Work to complete:
For the entries below, the expected answer is the line with "JAN-OLOFS (1984)", the line with "Plazhi i Krorëzës image", and every line between them, exactly as written, and nothing more.

Supplied data:
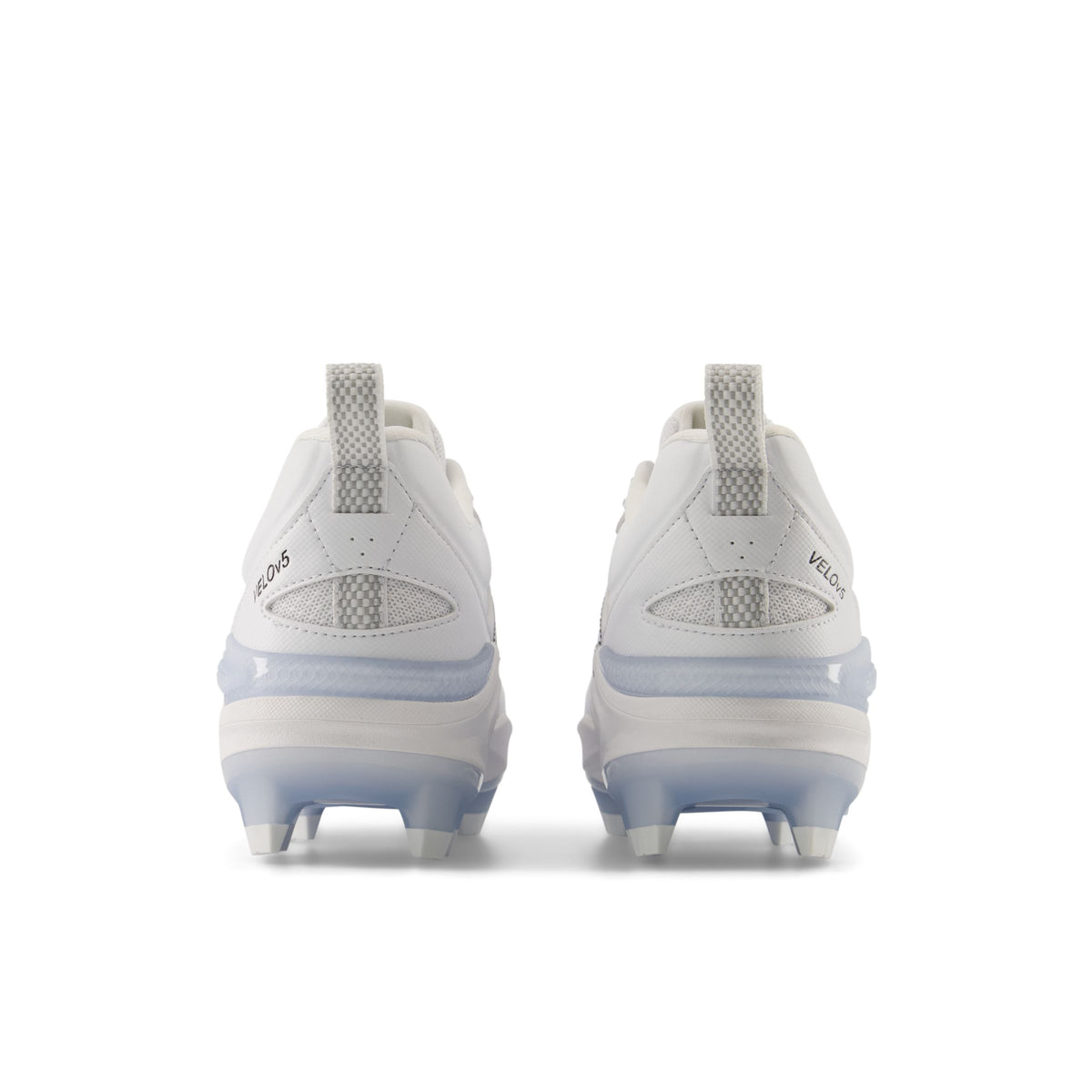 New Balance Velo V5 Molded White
---
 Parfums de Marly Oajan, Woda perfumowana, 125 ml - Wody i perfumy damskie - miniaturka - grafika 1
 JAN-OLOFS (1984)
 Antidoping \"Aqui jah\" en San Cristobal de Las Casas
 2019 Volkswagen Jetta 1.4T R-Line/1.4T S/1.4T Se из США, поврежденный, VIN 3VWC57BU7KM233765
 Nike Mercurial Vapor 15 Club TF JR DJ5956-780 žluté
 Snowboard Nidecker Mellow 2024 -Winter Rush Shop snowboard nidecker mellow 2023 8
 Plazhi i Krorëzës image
* * *
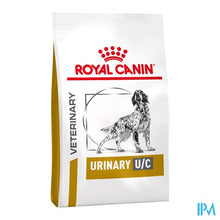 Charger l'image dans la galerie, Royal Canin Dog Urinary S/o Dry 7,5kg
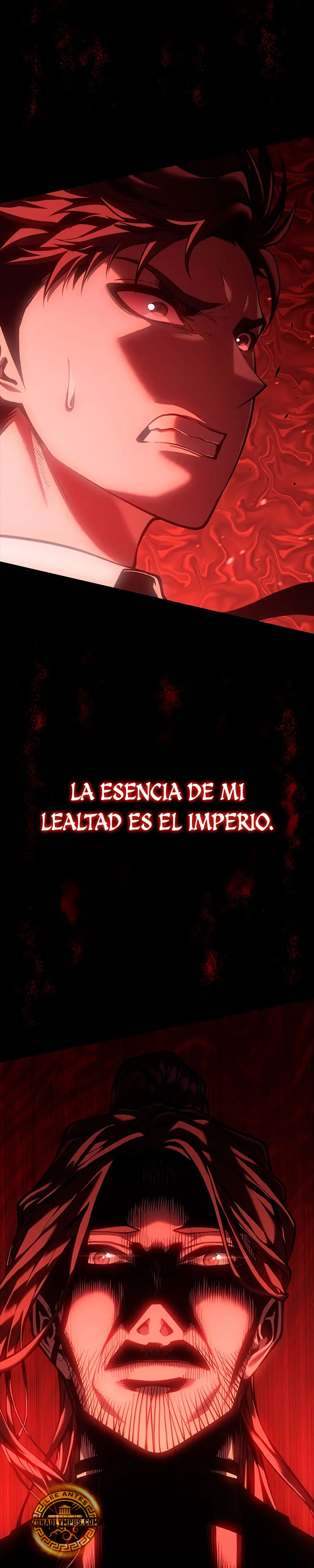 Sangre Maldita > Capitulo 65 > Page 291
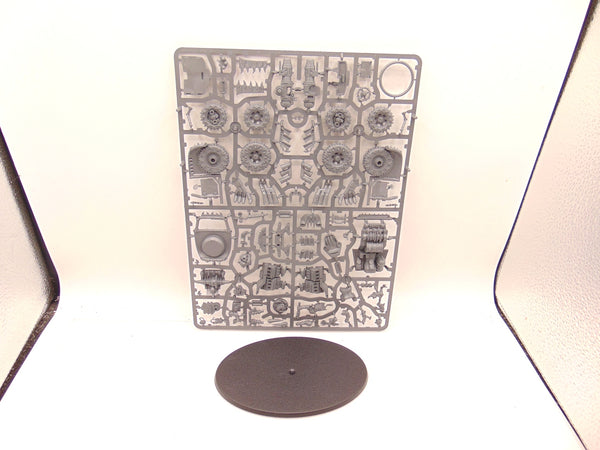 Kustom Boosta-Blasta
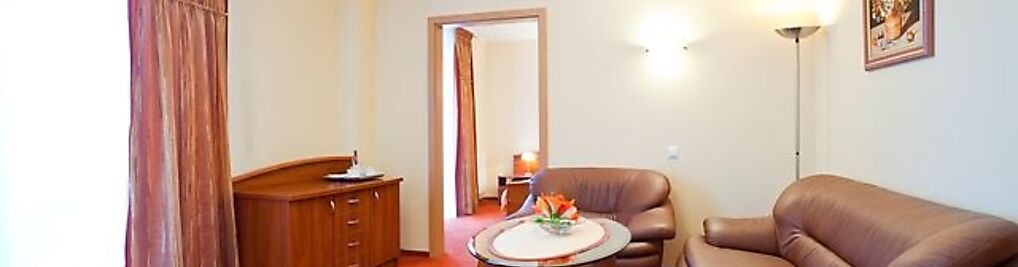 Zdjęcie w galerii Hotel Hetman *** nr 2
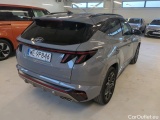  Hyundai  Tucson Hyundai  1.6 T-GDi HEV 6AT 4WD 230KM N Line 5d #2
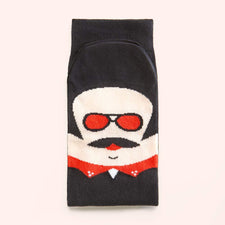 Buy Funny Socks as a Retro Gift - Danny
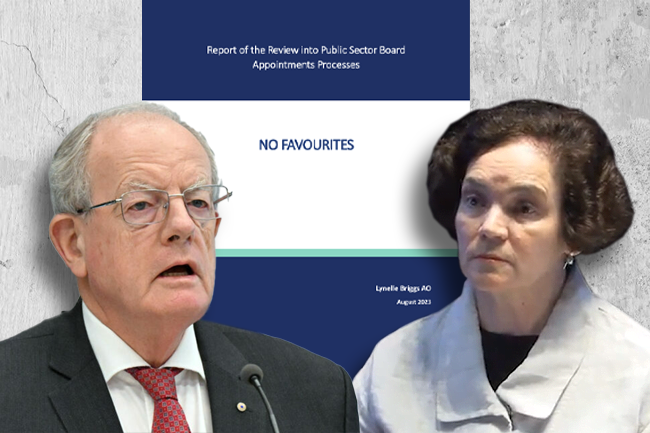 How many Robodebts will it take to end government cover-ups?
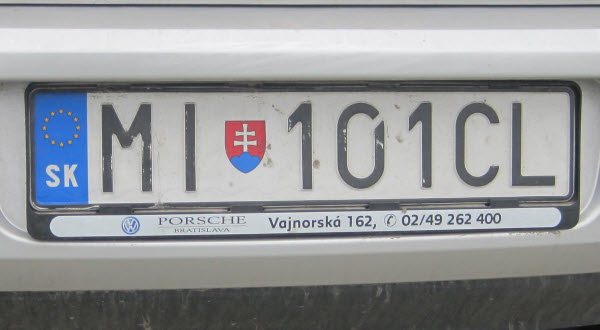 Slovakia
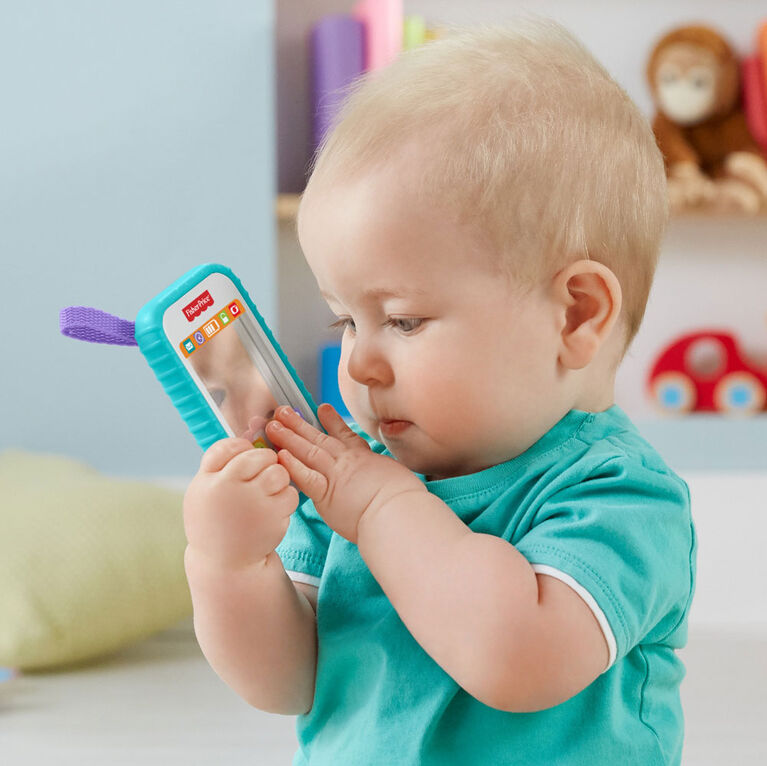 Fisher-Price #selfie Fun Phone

Exercise response:
 JAN-OLOFS (1984)
 Antidoping \"Aqui jah\" en San Cristobal de Las Casas
 2019 Volkswagen Jetta 1.4T R-Line/1.4T S/1.4T Se из США, поврежденный, VIN 3VWC57BU7KM233765
 Nike Mercurial Vapor 15 Club TF JR DJ5956-780 žluté
 Snowboard Nidecker Mellow 2024 -Winter Rush Shop snowboard nidecker mellow 2023 8
 Plazhi i Krorëzës image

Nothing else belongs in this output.